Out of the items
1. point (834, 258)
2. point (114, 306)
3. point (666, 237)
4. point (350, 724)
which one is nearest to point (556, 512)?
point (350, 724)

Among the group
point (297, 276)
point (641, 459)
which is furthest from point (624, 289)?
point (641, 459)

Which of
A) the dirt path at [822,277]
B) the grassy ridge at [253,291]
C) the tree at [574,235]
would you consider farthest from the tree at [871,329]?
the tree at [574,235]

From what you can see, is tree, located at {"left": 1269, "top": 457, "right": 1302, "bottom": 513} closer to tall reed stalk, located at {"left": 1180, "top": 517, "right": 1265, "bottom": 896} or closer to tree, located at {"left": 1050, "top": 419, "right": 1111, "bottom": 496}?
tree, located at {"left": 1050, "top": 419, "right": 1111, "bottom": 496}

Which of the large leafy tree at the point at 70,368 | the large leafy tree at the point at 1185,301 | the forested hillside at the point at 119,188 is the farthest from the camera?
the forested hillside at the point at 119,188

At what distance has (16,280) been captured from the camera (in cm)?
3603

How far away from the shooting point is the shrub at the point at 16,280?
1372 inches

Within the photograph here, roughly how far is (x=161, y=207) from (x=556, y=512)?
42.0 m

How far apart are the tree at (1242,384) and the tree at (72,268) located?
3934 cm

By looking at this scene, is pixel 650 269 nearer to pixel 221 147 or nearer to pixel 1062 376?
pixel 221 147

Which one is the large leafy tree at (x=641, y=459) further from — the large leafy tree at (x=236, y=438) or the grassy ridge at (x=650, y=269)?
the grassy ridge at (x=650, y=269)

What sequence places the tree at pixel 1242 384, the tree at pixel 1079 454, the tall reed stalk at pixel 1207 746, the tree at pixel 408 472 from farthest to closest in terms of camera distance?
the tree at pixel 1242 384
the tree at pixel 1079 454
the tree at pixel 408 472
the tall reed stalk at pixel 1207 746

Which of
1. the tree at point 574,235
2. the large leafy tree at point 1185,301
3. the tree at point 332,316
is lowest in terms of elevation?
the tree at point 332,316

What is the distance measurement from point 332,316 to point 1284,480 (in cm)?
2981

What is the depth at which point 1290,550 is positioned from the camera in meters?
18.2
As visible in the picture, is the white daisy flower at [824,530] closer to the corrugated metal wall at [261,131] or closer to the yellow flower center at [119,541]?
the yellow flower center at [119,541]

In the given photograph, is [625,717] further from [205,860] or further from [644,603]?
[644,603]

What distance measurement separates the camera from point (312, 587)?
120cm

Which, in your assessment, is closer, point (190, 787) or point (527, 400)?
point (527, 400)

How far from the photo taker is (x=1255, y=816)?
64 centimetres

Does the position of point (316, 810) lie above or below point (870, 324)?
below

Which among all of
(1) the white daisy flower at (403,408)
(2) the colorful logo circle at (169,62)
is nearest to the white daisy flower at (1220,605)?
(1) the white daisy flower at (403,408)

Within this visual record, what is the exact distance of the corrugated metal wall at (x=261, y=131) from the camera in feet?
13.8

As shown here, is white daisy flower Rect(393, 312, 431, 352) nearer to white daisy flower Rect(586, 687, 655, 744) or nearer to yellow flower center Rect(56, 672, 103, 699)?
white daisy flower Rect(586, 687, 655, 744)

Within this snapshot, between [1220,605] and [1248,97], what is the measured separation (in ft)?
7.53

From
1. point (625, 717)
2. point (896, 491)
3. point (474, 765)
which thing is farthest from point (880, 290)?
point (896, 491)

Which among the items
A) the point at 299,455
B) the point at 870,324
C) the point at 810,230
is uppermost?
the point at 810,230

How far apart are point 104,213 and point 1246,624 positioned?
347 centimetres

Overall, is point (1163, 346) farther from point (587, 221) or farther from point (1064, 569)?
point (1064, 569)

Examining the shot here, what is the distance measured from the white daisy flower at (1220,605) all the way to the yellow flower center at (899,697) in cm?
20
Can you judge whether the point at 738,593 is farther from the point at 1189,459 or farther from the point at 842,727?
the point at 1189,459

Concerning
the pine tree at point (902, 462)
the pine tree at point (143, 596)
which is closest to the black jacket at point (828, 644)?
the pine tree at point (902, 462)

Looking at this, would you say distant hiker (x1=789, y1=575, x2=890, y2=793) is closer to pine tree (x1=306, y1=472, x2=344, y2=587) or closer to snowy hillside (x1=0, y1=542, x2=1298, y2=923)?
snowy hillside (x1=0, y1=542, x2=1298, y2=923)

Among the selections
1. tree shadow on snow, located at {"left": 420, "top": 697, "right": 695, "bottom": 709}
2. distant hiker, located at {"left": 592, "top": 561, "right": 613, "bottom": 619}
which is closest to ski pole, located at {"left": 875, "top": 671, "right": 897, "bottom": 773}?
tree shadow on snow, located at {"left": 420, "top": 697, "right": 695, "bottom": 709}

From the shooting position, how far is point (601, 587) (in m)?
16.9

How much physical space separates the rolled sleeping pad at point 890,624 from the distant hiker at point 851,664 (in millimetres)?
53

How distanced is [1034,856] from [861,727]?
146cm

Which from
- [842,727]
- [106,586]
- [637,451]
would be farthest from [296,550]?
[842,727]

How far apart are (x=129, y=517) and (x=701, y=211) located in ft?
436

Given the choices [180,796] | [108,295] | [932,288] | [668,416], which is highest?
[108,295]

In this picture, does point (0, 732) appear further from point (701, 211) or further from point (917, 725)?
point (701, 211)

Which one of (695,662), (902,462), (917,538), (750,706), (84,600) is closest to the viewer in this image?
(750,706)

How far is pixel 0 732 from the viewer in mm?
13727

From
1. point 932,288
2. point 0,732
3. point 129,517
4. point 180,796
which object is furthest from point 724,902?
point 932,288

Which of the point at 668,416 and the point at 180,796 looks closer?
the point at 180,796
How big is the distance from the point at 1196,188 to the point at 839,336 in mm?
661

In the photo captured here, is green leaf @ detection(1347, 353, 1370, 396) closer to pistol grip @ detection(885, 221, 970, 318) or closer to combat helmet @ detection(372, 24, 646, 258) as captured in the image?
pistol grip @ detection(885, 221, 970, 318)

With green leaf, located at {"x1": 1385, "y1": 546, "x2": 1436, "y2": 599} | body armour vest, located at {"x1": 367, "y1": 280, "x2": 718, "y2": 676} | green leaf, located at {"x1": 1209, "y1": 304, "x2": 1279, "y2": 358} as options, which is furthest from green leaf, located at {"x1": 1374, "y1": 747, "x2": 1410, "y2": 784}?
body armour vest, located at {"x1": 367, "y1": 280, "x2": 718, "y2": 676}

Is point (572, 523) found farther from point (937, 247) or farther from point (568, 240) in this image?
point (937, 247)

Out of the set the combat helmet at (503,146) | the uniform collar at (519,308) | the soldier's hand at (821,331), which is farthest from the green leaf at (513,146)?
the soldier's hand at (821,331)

——————

> _WORK INSTRUCTIONS_: Reproduce every one of the lines above verbatim.

> _OUTPUT OF THE EXERCISE_:
Out of the items
1. point (834, 258)
2. point (114, 306)
3. point (666, 237)
4. point (350, 724)
which one is nearest to point (556, 512)?
point (350, 724)

Among the group
point (297, 276)
point (641, 459)
which is furthest from point (624, 289)?
point (641, 459)

Which of
A) the dirt path at [822,277]
B) the grassy ridge at [253,291]
C) the tree at [574,235]
would you consider farthest from the tree at [871,329]?
the tree at [574,235]

From what you can see, is tree, located at {"left": 1269, "top": 457, "right": 1302, "bottom": 513} closer to tall reed stalk, located at {"left": 1180, "top": 517, "right": 1265, "bottom": 896} or closer to tree, located at {"left": 1050, "top": 419, "right": 1111, "bottom": 496}?
tree, located at {"left": 1050, "top": 419, "right": 1111, "bottom": 496}

Which of the large leafy tree at the point at 70,368 | the large leafy tree at the point at 1185,301 | the forested hillside at the point at 119,188 is the farthest from the camera?
the forested hillside at the point at 119,188

At what distance has (16,280) been captured from the camera (in cm)?
3603

How far away from the shooting point is the shrub at the point at 16,280?
1372 inches

Within the photograph here, roughly how far is (x=161, y=207) from (x=556, y=512)?
42.0 m

How far apart are the tree at (1242,384) and the tree at (72,268) located?
3934 cm

By looking at this scene, is pixel 650 269 nearer to pixel 221 147 or nearer to pixel 1062 376?
pixel 221 147

Which one is the large leafy tree at (x=641, y=459) further from — the large leafy tree at (x=236, y=438) or the grassy ridge at (x=650, y=269)?
the grassy ridge at (x=650, y=269)

What sequence places the tree at pixel 1242 384, the tree at pixel 1079 454, the tall reed stalk at pixel 1207 746, the tree at pixel 408 472 from farthest to closest in terms of camera distance?
the tree at pixel 1242 384
the tree at pixel 1079 454
the tree at pixel 408 472
the tall reed stalk at pixel 1207 746

Which of
1. the tree at point 574,235
2. the large leafy tree at point 1185,301
3. the tree at point 332,316
is lowest in terms of elevation?
the tree at point 332,316

What is the distance measurement from point 332,316 to point 1284,480 (in cm)?
2981

What is the depth at which point 1290,550 is positioned from the camera in meters?
18.2
As visible in the picture, is the white daisy flower at [824,530] closer to the corrugated metal wall at [261,131] or closer to the yellow flower center at [119,541]?
the yellow flower center at [119,541]

In the given photograph, is [625,717] further from [205,860] or further from [644,603]?
[644,603]

What distance measurement separates the camera from point (312, 587)?
120cm

Which, in your assessment, is closer, point (190, 787) or point (527, 400)?
point (527, 400)

How far from the photo taker is (x=1255, y=816)?
64 centimetres

Does the position of point (316, 810) lie above or below point (870, 324)?
below

Which among all of
(1) the white daisy flower at (403,408)
(2) the colorful logo circle at (169,62)
is nearest to the white daisy flower at (1220,605)?
(1) the white daisy flower at (403,408)

Within this visual record, what is the exact distance of the corrugated metal wall at (x=261, y=131) from the camera in feet?
13.8

As shown here, is white daisy flower Rect(393, 312, 431, 352) nearer to white daisy flower Rect(586, 687, 655, 744) or nearer to yellow flower center Rect(56, 672, 103, 699)?
white daisy flower Rect(586, 687, 655, 744)

Within this snapshot, between [1220,605] and [1248,97], what is the measured separation (in ft)?
7.53

From
1. point (625, 717)
2. point (896, 491)
3. point (474, 765)
which thing is farthest from point (880, 290)?
point (896, 491)

Which among the items
A) the point at 299,455
B) the point at 870,324
C) the point at 810,230
is uppermost?
the point at 810,230

How far apart are point 104,213 and point 1246,624 positioned?
347 centimetres

Overall, is point (1163, 346) farther from point (587, 221) or farther from point (1064, 569)?
point (1064, 569)

Examining the shot here, what is the distance measured from the white daisy flower at (1220,605) all the way to the yellow flower center at (899,697) in cm?
20
Can you judge whether the point at 738,593 is farther from the point at 1189,459 or farther from the point at 842,727?
the point at 1189,459

Concerning
the pine tree at point (902, 462)
the pine tree at point (143, 596)
which is closest to the black jacket at point (828, 644)?
the pine tree at point (902, 462)

Looking at this, would you say distant hiker (x1=789, y1=575, x2=890, y2=793) is closer to pine tree (x1=306, y1=472, x2=344, y2=587) or closer to snowy hillside (x1=0, y1=542, x2=1298, y2=923)?
snowy hillside (x1=0, y1=542, x2=1298, y2=923)

Among the selections
1. tree shadow on snow, located at {"left": 420, "top": 697, "right": 695, "bottom": 709}
2. distant hiker, located at {"left": 592, "top": 561, "right": 613, "bottom": 619}
which is closest to ski pole, located at {"left": 875, "top": 671, "right": 897, "bottom": 773}?
tree shadow on snow, located at {"left": 420, "top": 697, "right": 695, "bottom": 709}

From the shooting position, how far is point (601, 587) (in m)?
16.9

How much physical space separates the rolled sleeping pad at point 890,624 from the distant hiker at point 851,664 (in millimetres)?
53

How distanced is [1034,856] from [861,727]?
146cm

Which from
- [842,727]
- [106,586]
- [637,451]
would be farthest from [296,550]?
[842,727]

How far apart are (x=129, y=517) and (x=701, y=211) located in ft?
436

Given the choices [180,796] | [108,295] | [932,288] | [668,416], which is highest?
[108,295]

In this picture, does point (0, 732) appear further from point (701, 211) or further from point (917, 725)?
point (701, 211)

Which one of (695,662), (902,462), (917,538), (750,706), (84,600) is closest to the viewer in this image?
(750,706)

How far is pixel 0 732 from the viewer in mm?
13727

From
1. point 932,288
2. point 0,732
3. point 129,517
4. point 180,796
which object is furthest from point 724,902?
point 932,288

Which of the point at 668,416 and the point at 180,796 looks closer?
the point at 180,796
How big is the distance from the point at 1196,188 to the point at 839,336 in mm?
661

In the photo captured here, is green leaf @ detection(1347, 353, 1370, 396) closer to pistol grip @ detection(885, 221, 970, 318) or closer to combat helmet @ detection(372, 24, 646, 258) as captured in the image?
pistol grip @ detection(885, 221, 970, 318)

With green leaf, located at {"x1": 1385, "y1": 546, "x2": 1436, "y2": 599} | body armour vest, located at {"x1": 367, "y1": 280, "x2": 718, "y2": 676} | green leaf, located at {"x1": 1209, "y1": 304, "x2": 1279, "y2": 358} as options, which is furthest from green leaf, located at {"x1": 1374, "y1": 747, "x2": 1410, "y2": 784}?
body armour vest, located at {"x1": 367, "y1": 280, "x2": 718, "y2": 676}

Is point (572, 523) found farther from point (937, 247) or farther from point (568, 240) in this image?
point (937, 247)

Out of the set the combat helmet at (503,146) | the uniform collar at (519,308) | the soldier's hand at (821,331), which is farthest from the green leaf at (513,146)?
the soldier's hand at (821,331)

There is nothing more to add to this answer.